_WORK REQUIRED_: Exactly reproduce the line containing "What is the linear" together with every line after it, through the end of the entries, and give nothing more.

(Rows from a spatial reasoning dataset)
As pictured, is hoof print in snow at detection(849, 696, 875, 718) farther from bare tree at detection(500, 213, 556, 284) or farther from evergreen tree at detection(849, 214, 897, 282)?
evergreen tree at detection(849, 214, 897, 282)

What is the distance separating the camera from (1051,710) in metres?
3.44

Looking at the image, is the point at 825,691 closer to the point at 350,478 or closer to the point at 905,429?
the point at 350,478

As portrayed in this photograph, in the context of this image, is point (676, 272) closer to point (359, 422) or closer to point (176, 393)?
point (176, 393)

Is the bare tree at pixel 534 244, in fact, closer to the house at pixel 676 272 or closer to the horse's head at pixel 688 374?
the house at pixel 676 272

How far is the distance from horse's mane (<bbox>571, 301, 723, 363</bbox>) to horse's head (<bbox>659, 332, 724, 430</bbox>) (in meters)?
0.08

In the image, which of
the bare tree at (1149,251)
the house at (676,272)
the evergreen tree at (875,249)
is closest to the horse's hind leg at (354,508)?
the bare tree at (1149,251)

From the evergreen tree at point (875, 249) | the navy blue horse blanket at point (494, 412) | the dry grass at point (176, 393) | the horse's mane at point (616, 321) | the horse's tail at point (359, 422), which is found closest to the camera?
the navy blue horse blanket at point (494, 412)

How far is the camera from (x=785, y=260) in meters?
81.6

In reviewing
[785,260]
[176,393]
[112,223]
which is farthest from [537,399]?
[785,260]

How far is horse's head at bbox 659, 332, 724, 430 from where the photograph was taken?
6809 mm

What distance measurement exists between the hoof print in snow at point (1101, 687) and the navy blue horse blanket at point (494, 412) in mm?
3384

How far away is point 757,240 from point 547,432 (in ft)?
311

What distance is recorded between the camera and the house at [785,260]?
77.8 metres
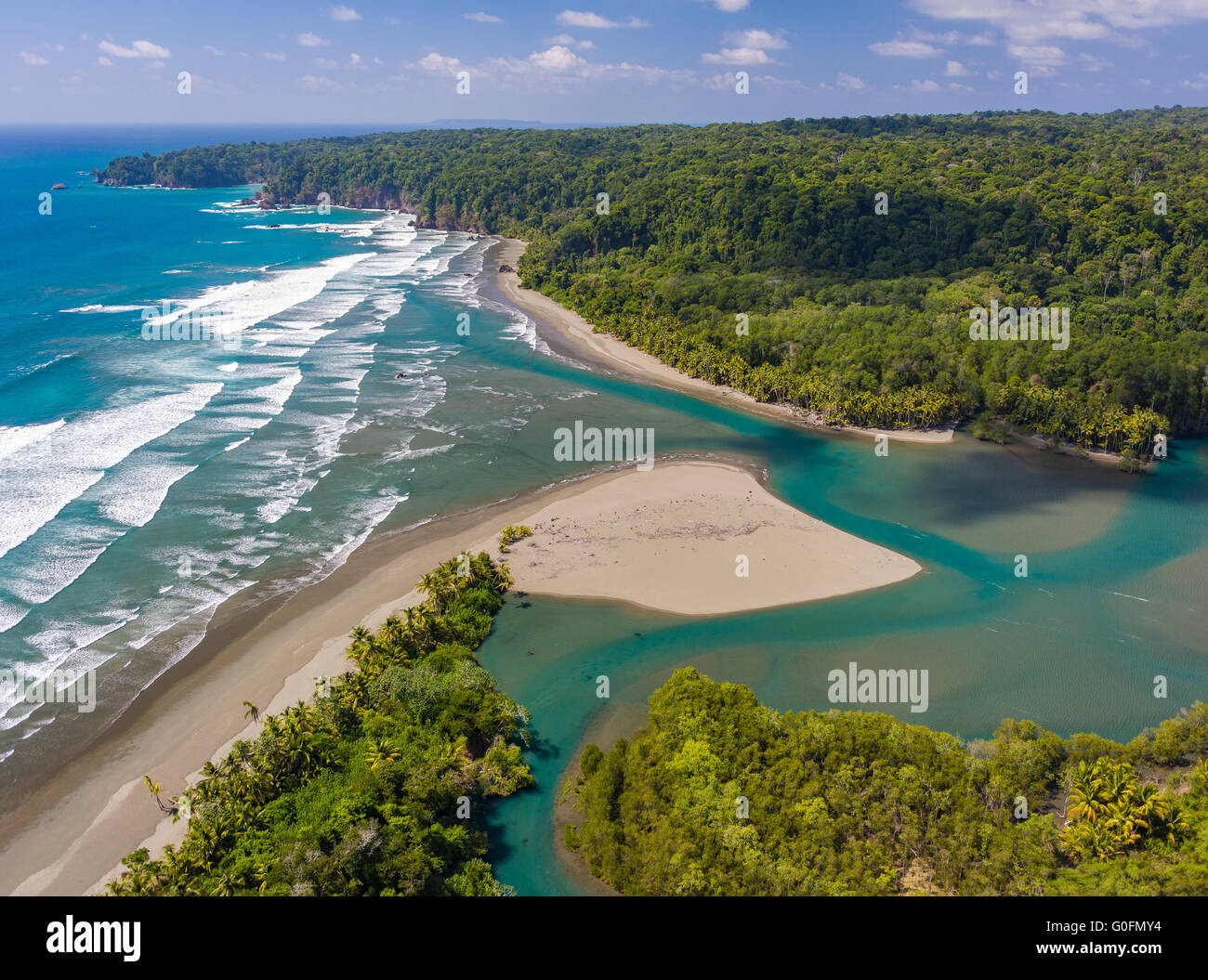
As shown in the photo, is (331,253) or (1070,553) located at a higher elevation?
(331,253)

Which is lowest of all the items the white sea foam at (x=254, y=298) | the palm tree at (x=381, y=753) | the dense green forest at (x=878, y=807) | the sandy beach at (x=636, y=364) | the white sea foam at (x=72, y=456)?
the dense green forest at (x=878, y=807)

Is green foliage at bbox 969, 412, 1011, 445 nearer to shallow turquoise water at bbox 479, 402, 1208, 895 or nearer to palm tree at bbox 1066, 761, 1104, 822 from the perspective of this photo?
shallow turquoise water at bbox 479, 402, 1208, 895

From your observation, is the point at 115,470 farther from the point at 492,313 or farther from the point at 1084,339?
the point at 1084,339

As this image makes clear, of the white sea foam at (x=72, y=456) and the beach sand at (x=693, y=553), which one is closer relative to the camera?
the beach sand at (x=693, y=553)

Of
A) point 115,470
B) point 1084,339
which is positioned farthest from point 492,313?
point 1084,339

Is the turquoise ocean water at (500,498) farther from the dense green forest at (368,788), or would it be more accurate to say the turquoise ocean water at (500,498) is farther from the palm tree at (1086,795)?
the palm tree at (1086,795)

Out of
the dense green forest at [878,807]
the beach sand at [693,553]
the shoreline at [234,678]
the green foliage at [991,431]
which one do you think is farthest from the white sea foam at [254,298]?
the green foliage at [991,431]
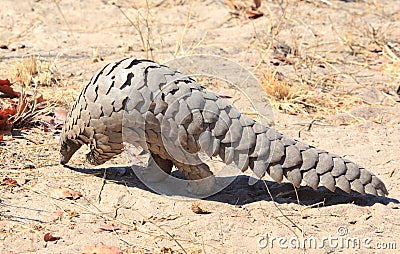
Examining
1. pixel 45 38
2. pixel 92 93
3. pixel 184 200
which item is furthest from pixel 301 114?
pixel 45 38

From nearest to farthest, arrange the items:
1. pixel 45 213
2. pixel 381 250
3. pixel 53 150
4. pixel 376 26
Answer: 1. pixel 381 250
2. pixel 45 213
3. pixel 53 150
4. pixel 376 26

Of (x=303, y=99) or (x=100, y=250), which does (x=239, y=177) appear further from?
(x=303, y=99)

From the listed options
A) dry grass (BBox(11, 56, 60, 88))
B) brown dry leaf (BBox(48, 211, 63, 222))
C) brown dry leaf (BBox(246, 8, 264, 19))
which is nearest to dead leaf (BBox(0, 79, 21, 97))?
dry grass (BBox(11, 56, 60, 88))

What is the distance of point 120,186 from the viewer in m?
3.55

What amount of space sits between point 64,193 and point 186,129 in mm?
788

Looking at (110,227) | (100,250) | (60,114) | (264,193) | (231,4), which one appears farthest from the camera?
(231,4)

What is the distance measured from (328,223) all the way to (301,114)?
69.0 inches

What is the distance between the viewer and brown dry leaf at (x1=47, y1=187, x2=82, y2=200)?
336 cm

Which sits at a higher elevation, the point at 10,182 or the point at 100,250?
the point at 100,250

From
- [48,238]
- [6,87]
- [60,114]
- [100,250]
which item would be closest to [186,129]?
[100,250]

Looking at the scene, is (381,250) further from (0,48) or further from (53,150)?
(0,48)

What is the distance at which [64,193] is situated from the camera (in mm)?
3389

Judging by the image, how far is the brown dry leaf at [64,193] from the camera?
11.0 feet

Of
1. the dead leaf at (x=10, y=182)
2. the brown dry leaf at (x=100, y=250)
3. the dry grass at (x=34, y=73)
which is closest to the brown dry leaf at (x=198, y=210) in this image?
the brown dry leaf at (x=100, y=250)
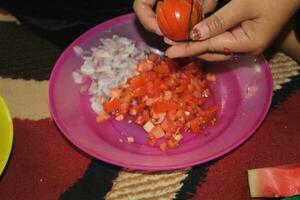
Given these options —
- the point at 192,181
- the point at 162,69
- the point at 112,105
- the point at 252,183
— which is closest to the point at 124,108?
the point at 112,105

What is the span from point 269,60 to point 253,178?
0.40 metres

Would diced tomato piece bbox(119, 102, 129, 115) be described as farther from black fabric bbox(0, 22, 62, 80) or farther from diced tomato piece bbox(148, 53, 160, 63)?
black fabric bbox(0, 22, 62, 80)

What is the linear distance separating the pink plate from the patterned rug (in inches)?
2.3

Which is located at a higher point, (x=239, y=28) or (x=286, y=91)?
(x=239, y=28)

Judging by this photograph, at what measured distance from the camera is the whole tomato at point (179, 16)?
908mm

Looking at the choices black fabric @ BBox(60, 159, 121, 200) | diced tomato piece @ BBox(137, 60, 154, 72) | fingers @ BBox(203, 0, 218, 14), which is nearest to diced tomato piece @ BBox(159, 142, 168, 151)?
black fabric @ BBox(60, 159, 121, 200)

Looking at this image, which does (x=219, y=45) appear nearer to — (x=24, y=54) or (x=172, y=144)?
(x=172, y=144)

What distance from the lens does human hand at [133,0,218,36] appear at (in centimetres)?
102

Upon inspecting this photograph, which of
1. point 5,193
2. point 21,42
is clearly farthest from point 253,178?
point 21,42

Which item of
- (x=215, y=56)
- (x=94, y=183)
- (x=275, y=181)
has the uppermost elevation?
(x=215, y=56)

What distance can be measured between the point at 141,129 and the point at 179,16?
1.02ft

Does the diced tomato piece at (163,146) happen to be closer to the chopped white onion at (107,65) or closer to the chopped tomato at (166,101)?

_WORKED SOLUTION_:
What is the linear distance separating the pink plate from the patterned rug (in inches)?
2.3

Which is located at a higher point, (x=239, y=28) or (x=286, y=91)?
(x=239, y=28)

Judging by this photograph, at what measured distance from the camera is the whole tomato at point (179, 16)?
908mm

Looking at the choices black fabric @ BBox(60, 159, 121, 200) | diced tomato piece @ BBox(137, 60, 154, 72) | fingers @ BBox(203, 0, 218, 14), which is nearest to diced tomato piece @ BBox(159, 142, 168, 151)?
black fabric @ BBox(60, 159, 121, 200)

Looking at this image, which does (x=219, y=45) appear nearer to — (x=24, y=54) or (x=172, y=144)?
(x=172, y=144)

What distance from the lens does human hand at [133,0,218,36] appear at (in centimetres)?
102

Upon inspecting this photograph, which of
1. point 5,193
2. point 21,42
is clearly farthest from point 253,178?
point 21,42

Which item of
- (x=215, y=56)
- (x=94, y=183)
- (x=275, y=181)
has the uppermost elevation?
(x=215, y=56)

What distance can be measured between the point at 141,129 and the point at 179,16?
1.02ft

Does the diced tomato piece at (163,146) happen to be closer to the chopped white onion at (107,65) or closer to the chopped tomato at (166,101)?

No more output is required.